→ **Exercise goal**: Your answer should hold exactly the lines below from the line with "Udi's Gluten Free" through the line with "Creative Sand Sculptures from Latvia 2", both included, and no pictures at all.

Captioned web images
☆ ☆ ☆
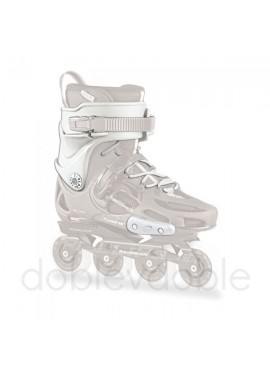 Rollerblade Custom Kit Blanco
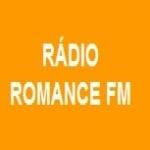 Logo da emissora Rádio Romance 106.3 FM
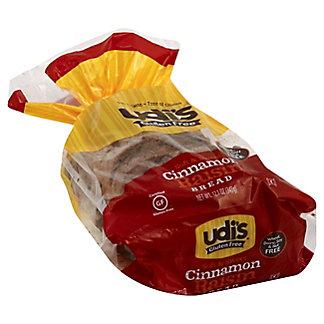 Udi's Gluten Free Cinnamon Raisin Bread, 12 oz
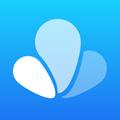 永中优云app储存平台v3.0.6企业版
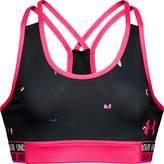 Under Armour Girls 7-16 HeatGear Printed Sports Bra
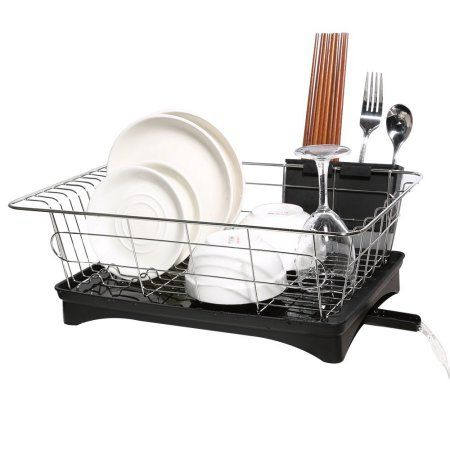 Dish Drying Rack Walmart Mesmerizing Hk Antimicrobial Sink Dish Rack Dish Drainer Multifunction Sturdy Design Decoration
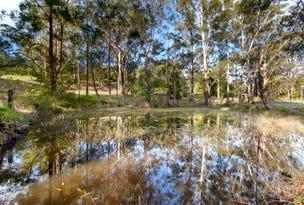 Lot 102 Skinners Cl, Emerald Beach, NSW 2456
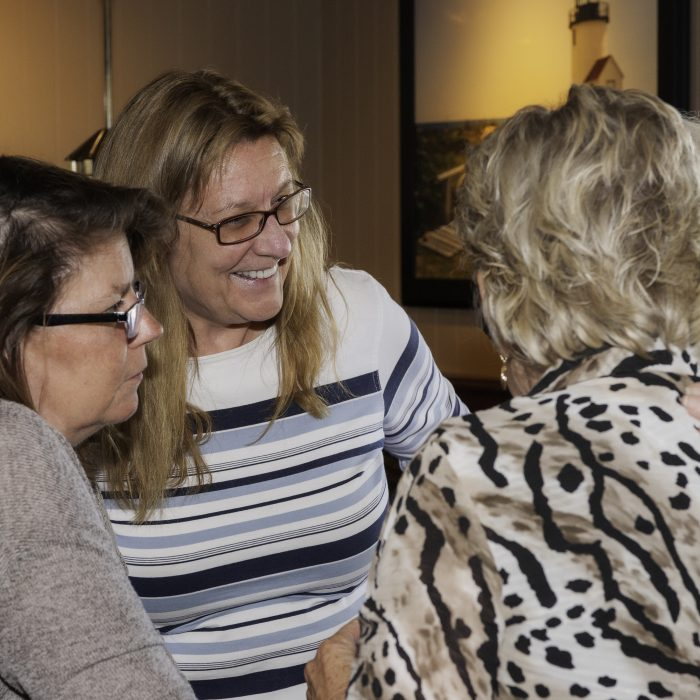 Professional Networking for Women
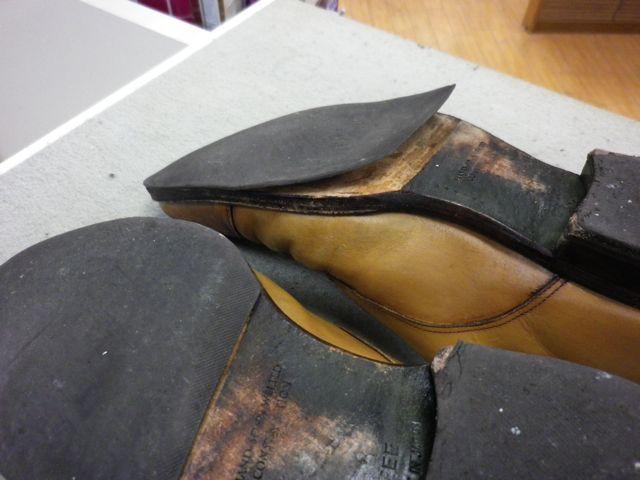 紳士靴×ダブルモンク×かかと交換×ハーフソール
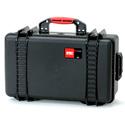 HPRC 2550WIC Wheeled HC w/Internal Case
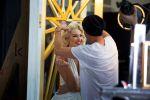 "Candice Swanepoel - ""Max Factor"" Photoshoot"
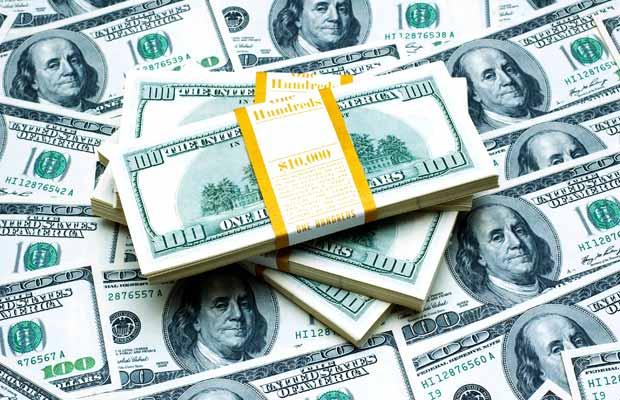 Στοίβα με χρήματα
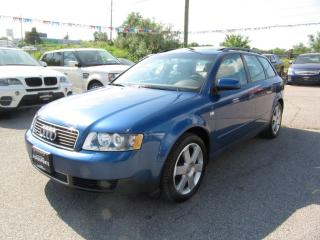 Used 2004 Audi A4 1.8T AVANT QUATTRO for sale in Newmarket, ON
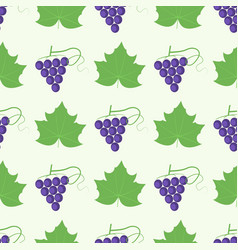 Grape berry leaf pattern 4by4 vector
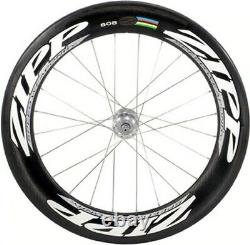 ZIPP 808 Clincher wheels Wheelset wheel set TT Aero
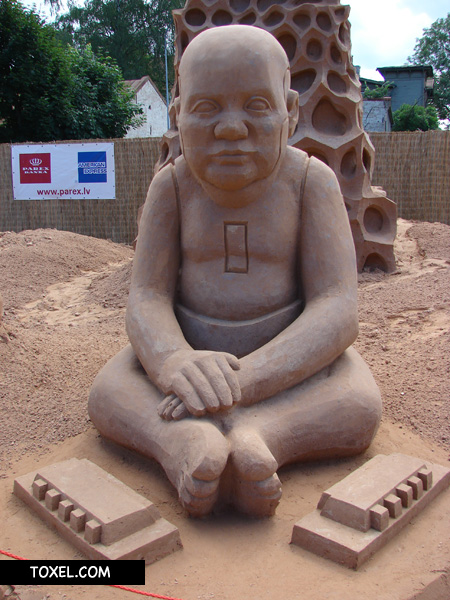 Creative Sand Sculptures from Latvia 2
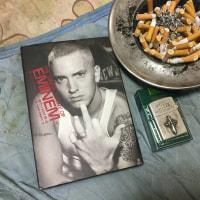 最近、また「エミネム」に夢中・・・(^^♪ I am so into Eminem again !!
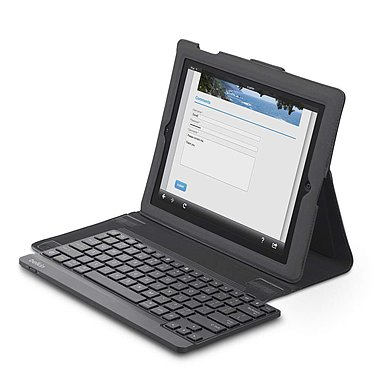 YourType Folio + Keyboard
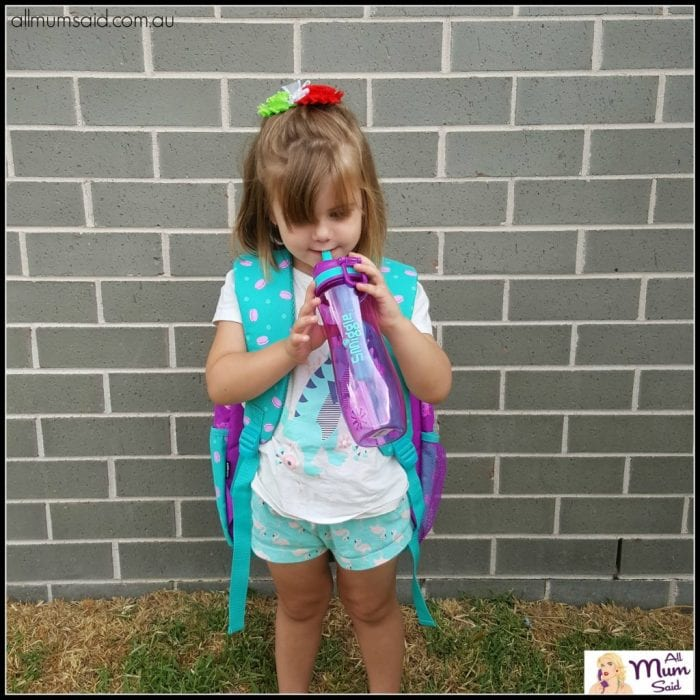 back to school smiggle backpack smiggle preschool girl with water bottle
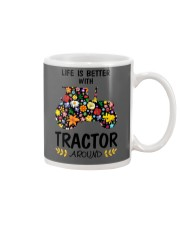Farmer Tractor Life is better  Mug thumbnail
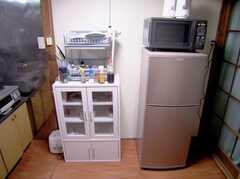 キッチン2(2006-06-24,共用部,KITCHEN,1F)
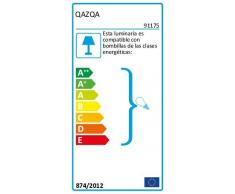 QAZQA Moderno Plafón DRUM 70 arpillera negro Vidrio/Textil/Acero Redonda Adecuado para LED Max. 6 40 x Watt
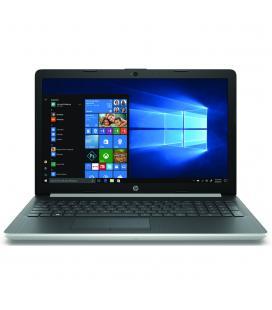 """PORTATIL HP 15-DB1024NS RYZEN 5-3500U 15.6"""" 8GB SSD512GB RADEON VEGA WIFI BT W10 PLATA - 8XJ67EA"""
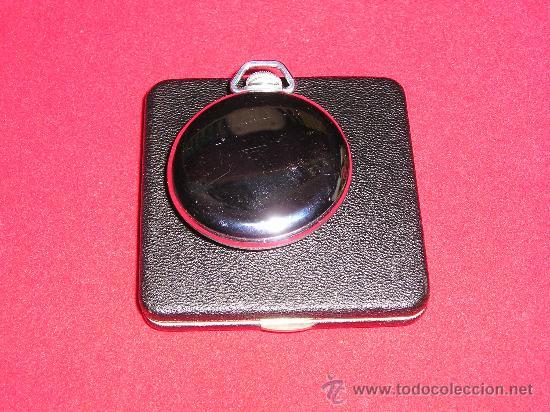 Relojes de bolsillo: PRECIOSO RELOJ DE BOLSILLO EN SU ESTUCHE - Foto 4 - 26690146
☆ ☆ ☆
→ **Result for this exercise**:
 Udi's Gluten Free Cinnamon Raisin Bread, 12 oz
 永中优云app储存平台v3.0.6企业版
 Under Armour Girls 7-16 HeatGear Printed Sports Bra
 Dish Drying Rack Walmart Mesmerizing Hk Antimicrobial Sink Dish Rack Dish Drainer Multifunction Sturdy Design Decoration
 Lot 102 Skinners Cl, Emerald Beach, NSW 2456
 Professional Networking for Women
 紳士靴×ダブルモンク×かかと交換×ハーフソール
 HPRC 2550WIC Wheeled HC w/Internal Case
 "Candice Swanepoel - ""Max Factor"" Photoshoot"
 Στοίβα με χρήματα
 Used 2004 Audi A4 1.8T AVANT QUATTRO for sale in Newmarket, ON
 Grape berry leaf pattern 4by4 vector
 ZIPP 808 Clincher wheels Wheelset wheel set TT Aero
 Creative Sand Sculptures from Latvia 2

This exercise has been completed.